Ecco come risparmiare 1.300 euro in un anno

By 8 Maggio 2009 Economia

Le famiglie italiane potranno risparmiare fino a 1.320 euro l’anno per l’acquisto di prodotti alimentari seguendo i consigli e i contenuti nel vademecum ‘Impariamo a fare la spesa’. Un opuscolo in cui si divide per fasce di costo, si suggeriscono alimenti ‘alternativi’ più economici e si consiglia quali prodotti acquistare a seconda della stagione.

Il libricino è stato presentato ieri nel corso di una conferenza stampa da Confesercenti, Federconsumatori e Adoc che pubblicheranno 10mila copie del vademecum distribuendolo nelle varie strutture territoriali che potranno avviare diverse iniziative per farlo arrivare ai consumatori. Mentre tutti quanti lo potranno consultare nei siti delle associazioni.

Il risparmio mensile sarebbe quindi di 110 euro, che però potrebbe aumentare per le famiglie numerose (fino a 1.850 euro l’anno per coppie con tre figli), per gli anziani (1.516 euro) e per le famiglie del Sud (1.640 euro).

Il vademecum contiene delle indicazioni che consentiranno ai consumatori di fare una spesa più oculata e, allo stesso tempo, avere prodotti di migliore qualità (stagionali, ecc.). Con i consigli che vanno dall’acquisto nel campo dell’ortofrutta, ai prodotti ittici, dai formaggi e salumi, alle carni. L’iniziativa, spiega il presidente di Confesercenti, Marco Venturi, ”ha particolare valore perché si inserisce in un periodo di crisi, in cui i consumi stanno calando”.

Nel 2009 infatti si prevede una contrazione tra l’1,5% e il 2%, ricorda il presidente citando i dati delle ultime ricerche effettuate da diversi istituti.
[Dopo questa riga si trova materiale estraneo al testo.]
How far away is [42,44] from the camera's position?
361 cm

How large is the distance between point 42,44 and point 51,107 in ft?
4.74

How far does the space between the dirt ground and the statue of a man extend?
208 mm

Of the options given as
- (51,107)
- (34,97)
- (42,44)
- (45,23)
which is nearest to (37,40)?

Trend negativo che proseguirà anche nel 2010 a causa dell’effetto trascinamento: ”L’anno prossimo ci sarà un minore impatto ma non si passerà a un dato positivo”, afferma Venturi.

Il presidente della Federconsumatori, Rosario Trefiletti, sottolinea l’importanza di questa iniziativa che ”vanno nella direzione di aiutare le famiglie in periodi difficili come quello attuale”. Mentre il presidente dell’Adoc, Carlo Pileri, sottolinea che il risparmio per le famiglie grazie al vademecum ”equivale a una quattordicesima. I soldi risparmiati potranno essere utilizzati per fare altre spese che sono state rimandate”.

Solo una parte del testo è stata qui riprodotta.